Trump threatens massive strikes if Iran rejects U.S. demands


Deadline day. President Donald Trump continues to threaten Iran’s energy and transportation infrastructure.

At a press conference Monday afternoon, he warned of grave consequences for Iran should leaders not agree to American terms. “The entire country could be taken out in one night, and that night might be tomorrow night,” the president said Monday. 

“We have a plan, because of the power of our military, where every bridge in Iran will be decimated by 12 o’clock tomorrow night, where every power plant in Iran will be out of business, burning, exploding and never to be used again,” he said. “It will take them 100 years to rebuild.” 

Trump reiterated and amplified his warning in a social media post:

As Monday began, there was talk of a 45-day ceasefire. But reports indicated that Iran would likely reject the plan. Via intermediaries in Pakistan, the country offered up a new 10-point proposal, described by some as maximalist. Trump won’t accept it. 

The New York Times reports that “American representatives have already rejected [the Iranian peace proposal] as unacceptable.” And The Wall Street Journal says the U.S. negotiation team is “pessimistic Iran will bend to meet President Trump’s demand to reopen the Strait of Hormuz before his Tuesday-night deadline.” 

Talks are ongoing. It remains possible that Trump won’t follow through on his threats. “Only President Trump knows what he will do,” a White House spokesperson said yesterdaySome sort of deal or extension could emerge before the deadline. But as of early Tuesday morning, it doesn’t particularly look hopeful. 

What does all this mean? How will it play out? On this week’s Reason Roundtable, Katherine Mangu-Ward, Nick Gillespie, Matt Welch, and I talked about Trump’s vigorous threats, shifting timelines, and goalpost shifting with regard to the war in Iran.   

Unlike many military conflicts, this war started out unpopular and has remained so. It’s also proving to be quite expensive, with President Trump asking for a $1.5 trillion defense budget, which, if enacted, would represent a 43 percent year-over-year increase, the largest in decades. 

The White House budget proposal is essentially never enacted verbatim, but the figure nevertheless reveals something about the White House’s spending priorities. After running on staying out of expensive, pointless wars, Trump has gotten America into another expensive, pointless war, and is now demanding that Congress massively jack up spending to pay for it. 


To infinity and beyond: Yesterday, astronauts on the Artemis mission traveled further from planet Earth than any other humans before them, ever.

Problems to work on →
A. In the article on Trump's threats against Iran, what year-over-year increase would the requested defense budget represent if enacted?
B. Extend the article on Trump's threats against Iran, picking up after its final sentence.

Information shown →
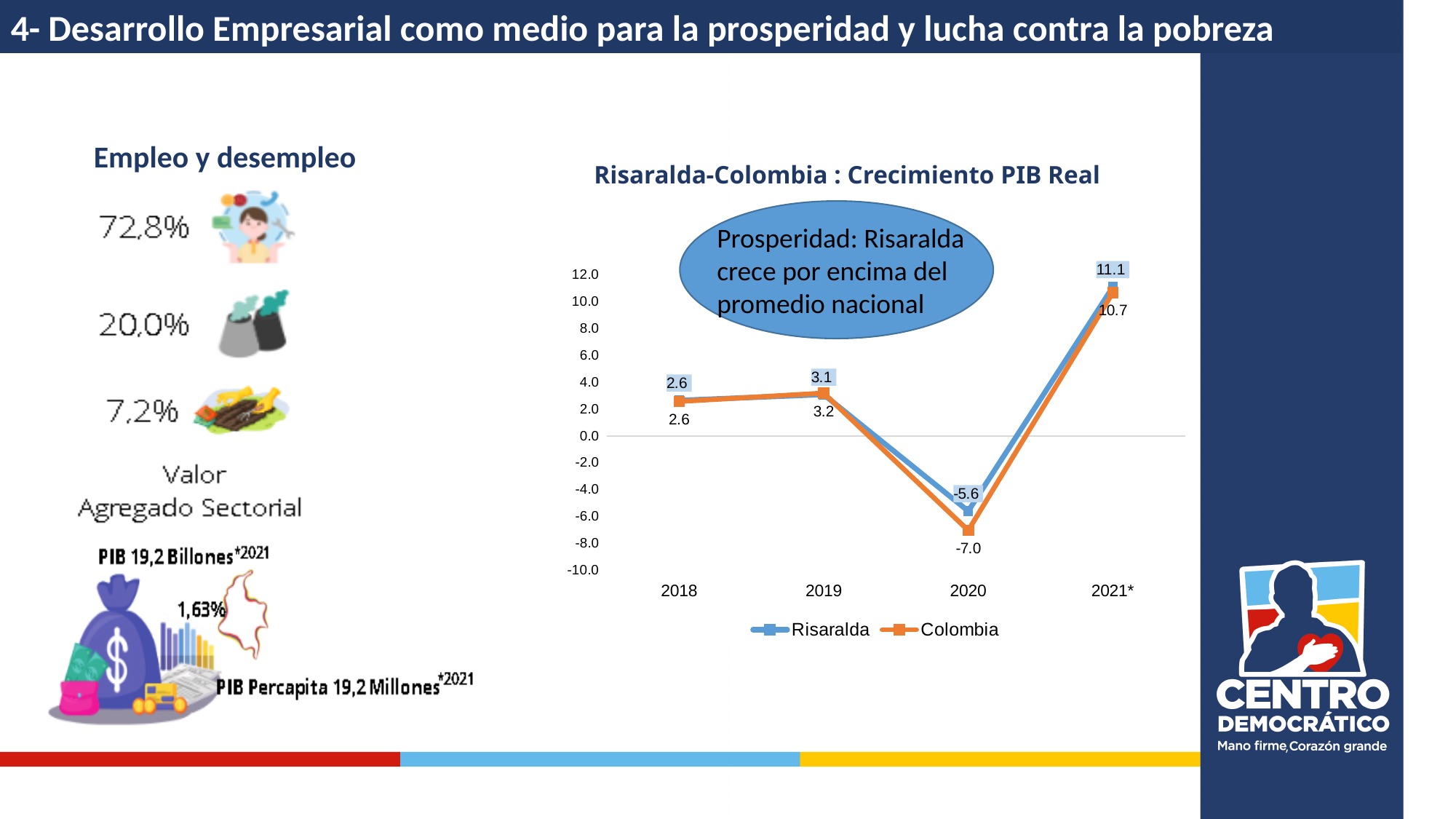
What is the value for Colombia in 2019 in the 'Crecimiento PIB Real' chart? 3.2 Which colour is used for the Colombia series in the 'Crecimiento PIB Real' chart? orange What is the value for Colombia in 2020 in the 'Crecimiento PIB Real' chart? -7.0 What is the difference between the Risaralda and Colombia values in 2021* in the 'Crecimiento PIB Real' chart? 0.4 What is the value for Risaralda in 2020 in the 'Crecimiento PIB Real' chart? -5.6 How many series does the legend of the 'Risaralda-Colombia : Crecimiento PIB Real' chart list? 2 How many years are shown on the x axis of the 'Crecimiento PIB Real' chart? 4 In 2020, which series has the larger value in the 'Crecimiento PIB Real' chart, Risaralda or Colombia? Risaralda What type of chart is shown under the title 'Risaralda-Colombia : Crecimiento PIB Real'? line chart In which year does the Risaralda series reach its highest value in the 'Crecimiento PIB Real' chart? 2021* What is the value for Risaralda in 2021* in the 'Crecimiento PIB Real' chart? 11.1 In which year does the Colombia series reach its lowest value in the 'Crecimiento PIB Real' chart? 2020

--

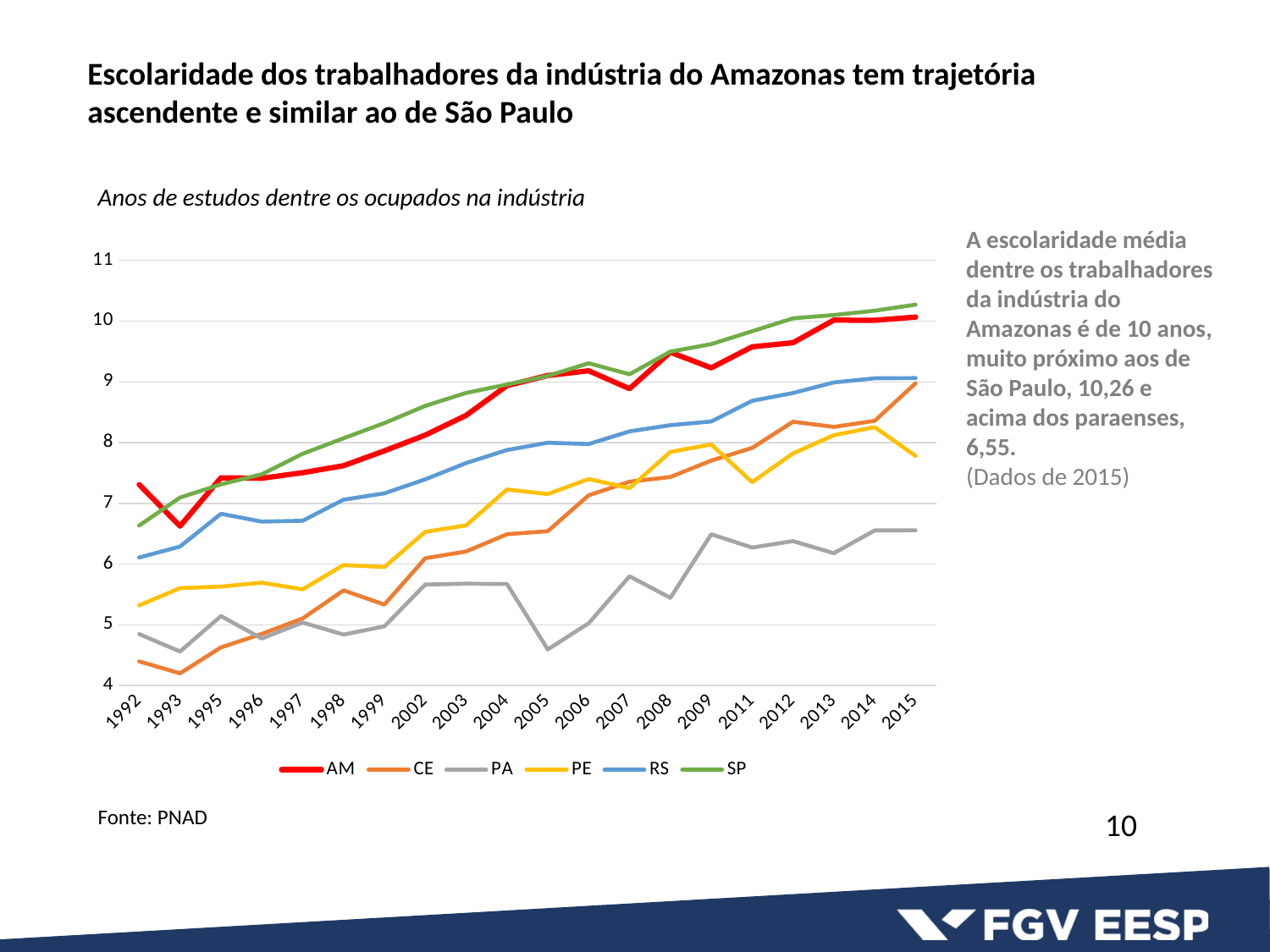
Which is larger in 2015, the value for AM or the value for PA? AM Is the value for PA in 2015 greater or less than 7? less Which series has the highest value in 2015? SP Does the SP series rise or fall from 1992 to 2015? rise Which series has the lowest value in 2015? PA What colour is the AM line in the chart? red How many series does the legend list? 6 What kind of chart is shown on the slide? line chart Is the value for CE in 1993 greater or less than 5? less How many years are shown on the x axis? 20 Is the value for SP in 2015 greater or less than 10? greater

Per-task outputs →
A. A 43 percent increase, the largest in decades.

B.
The four-person crew went 248,655 miles from Earth. In comparison, a flight from New York to Los Angeles is a little less than 2,500 miles. To put it in terms Star Trek fans will understand, they boldly went where no one had gone before. Space really is the final frontier!

The mission crew is now headed back to Earth, where hopefully their email inboxes and toilets will work. 


Scenes from Washington, D.C.: Janeese Lewis George, a leading contender to be the next mayor of Washington, D.C., introduced a shutoff moratorium bill for the city’s electrical utility, Pepco. The bill prohibits the electricity provider from disconnecting customers who owed less than $1,000 for 90 days

This is a terrible idea. But as The Washington Post editorial board notes, it’s one that will be familiar to those of us who have observed the consequences of bans on evictions and extended pauses on student loan repayment. 

What happened when politicians enacted rules saying it was OK to not pay bills was fairly predictable: Fewer people paid their bills. The same would happen here. And that would, at the margins, shift the burden to the remaining payers. As D.C.’s current mayor, Muriel Bowser, wrote in a letter opposing the plan, “This emergency legislation will not solve the problem; it will just shift the costs to other paying customers.” 


QUICK HITS

  • Lawmakers in Massachusetts are expected to pass a bill reforming the state’s legal pot market this week. According to Axios, the bill will increase legal purchase limits and eliminate an existing requirement that pot business licensees grow and produce their own products.
  • Amazon and the U.S. Postal Service have reached a deal in which Amazon will cut back on deliveries through the government mail carrier. 
  • Federal authorities are targeting health care fraud in California.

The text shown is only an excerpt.